Meanwhile, the European Court of Auditors reported that reduced investment in transport infrastructure has held back the modernization of the EU's transport network. The auditors found the EU had made progress in infrastructure development and the opening of the internal transport market, but warn the EU needs to address key challenges on the road toward improved mobility within the Union. This includes matching objectives and priorities with resources, better planning, infrastructure maintenance, effective enforcement, shifting goods traffic off roads, and ensuring EU added value.

"The EU and the member states have made progress in developing infrastructure, but still need to put yet more efforts in addressing the known and future challenges facing the transport sector," said Ladislav Balko, the member of the European Court of Auditors responsible for the review. "The reduced investment in transport infrastructure has held back the modernization of the EU's transport network, with average investment levels well below what is needed."

In Germany, the Federal Statistical Office (Destatis) reported that price-adjusted new orders in manufacturing had increased a seasonally and calendar adjusted 0.3% in October from the previous month. For September, revision of the preliminary outcome resulted in an increase of 0.1% compared with August. Price-adjusted new orders without major orders in manufacturing had increased in October a seasonally and calendar adjusted 0.3% from the previous month.

§ SUPPLIED MATERIAL:
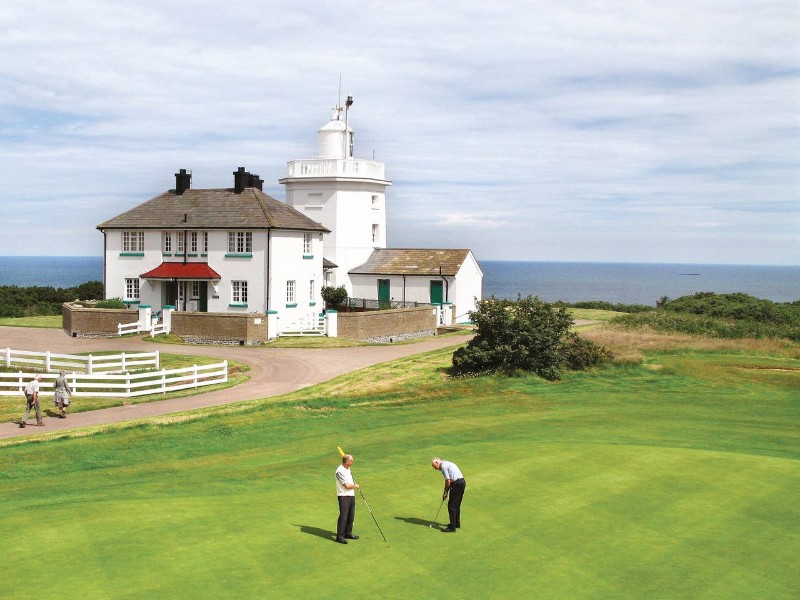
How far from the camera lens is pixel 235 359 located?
3806cm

§ BRIEF 1:
Answer each question from the text excerpt:
(a) Who is the member of the European Court of Auditors responsible for the review?
(b) By how much did price-adjusted new orders in German manufacturing rise in October from the previous month?
(c) What did the revised September figure show compared with August?
§ BRIEF 2:
Decide whether each statement agrees with the text excerpt. Answer yes or no, and quote the words that decide it.
(a) The auditors found that the EU had made no progress in opening the internal transport market.
(b) Balko said that average investment levels in transport infrastructure are well below what is needed.
(c) In October, price-adjusted new orders in manufacturing fell once major orders were excluded.

§ RESULT 1:
(a) Ladislav Balko.
(b) They rose a seasonally and calendar adjusted 0.3%.
(c) It showed an increase of 0.1%.

§ RESULT 2:
(a) No: "The auditors found the EU had made progress in infrastructure development and the opening of the internal transport market"
(b) Yes: "with average investment levels well below what is needed"
(c) No: "Price-adjusted new orders without major orders in manufacturing had increased in October a seasonally and calendar adjusted 0.3% from the previous month."